March 31st, 2008 at 11:24 pm
Could you tell me which real estate company you are with, Century 21, First Team, ReMax, Coldwell Banker, etc… I couldn’t find any mention of it on your other website. Also, do you handle Orange 1 mile east of the 55? It seems you don’t, looking at your bio.
April 1st, 2008 at 4:47 pm
Cypherdude,
Dave’s a broker himself, but we’re both affiliated with Prudential California. We think it’s a good company, but still don’t recommend picking an agent by his or her company.
As for franchise affiliation, Dave’s worked for Prudential, Gallery of Homes, and Realty Register (for those of you who were around in the 80s)–without ever changing office, managers, or corporate president!

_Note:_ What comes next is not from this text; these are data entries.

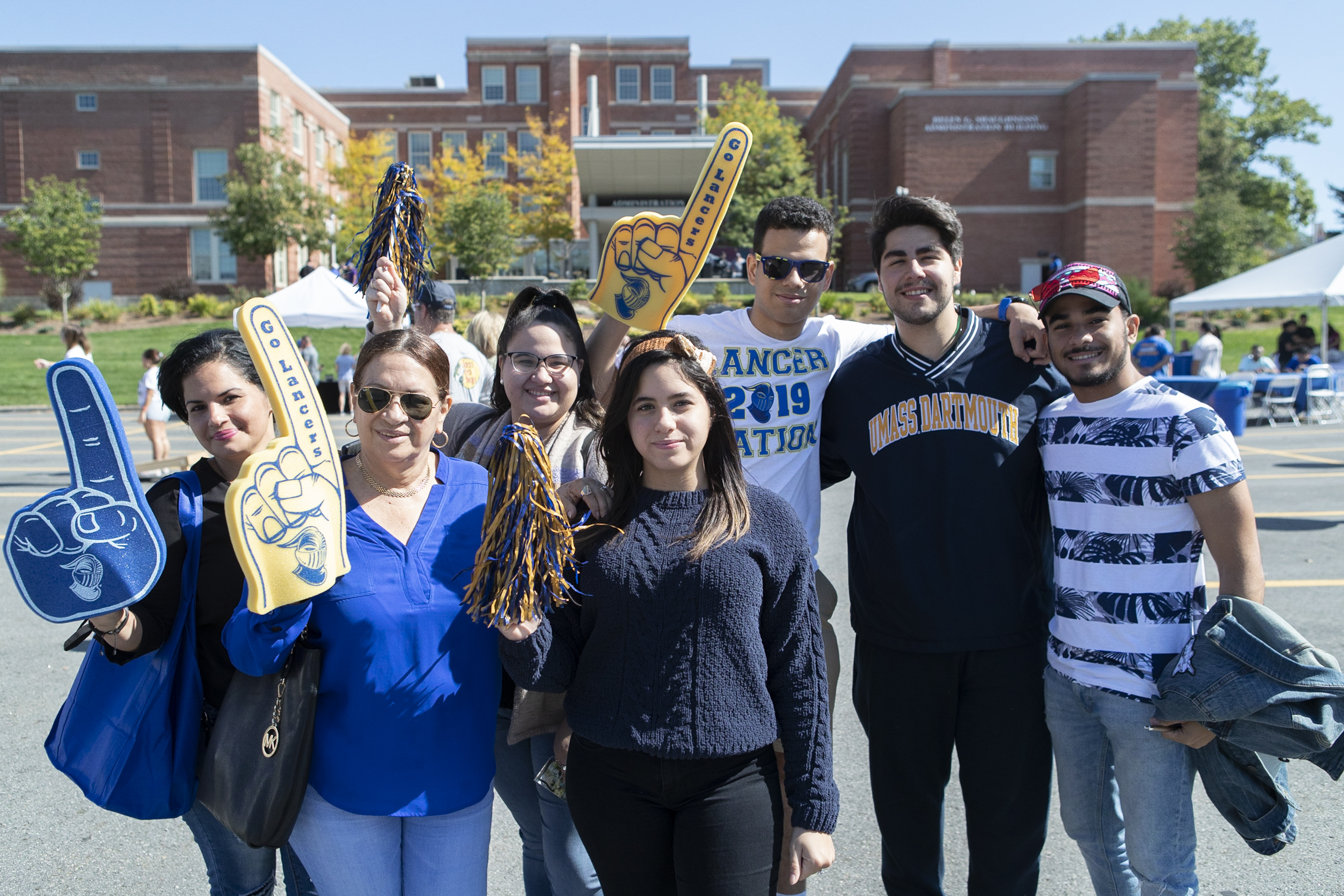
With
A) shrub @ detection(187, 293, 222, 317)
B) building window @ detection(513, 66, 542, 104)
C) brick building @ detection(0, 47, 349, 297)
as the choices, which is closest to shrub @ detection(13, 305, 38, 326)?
shrub @ detection(187, 293, 222, 317)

We could probably service a seller in Orange, but would most likely find a local agent for a buyer there, depending on the specific situation. After over 30 combined years selling & something like 80 combined years living in So Cal, we’ve gotten to know a lot of communities.
We have represented sellers with property from the west San Fernando Valley to a 400 acre “dry farm” in Oklahoma.
In both of those cases, we located and contacted experienced local agents to assist us, but we stayed in the loop for various reasons.
We generally service the area roughly south of the 105 freeway between the 710 and 55 freeways, but have been going further south into OC of late, depending on the situation. Blair is also familiar with the area around his alma mater, Biola, in La Mirada.
For buyers out of our area, we normally find a competent local agent to refer them to.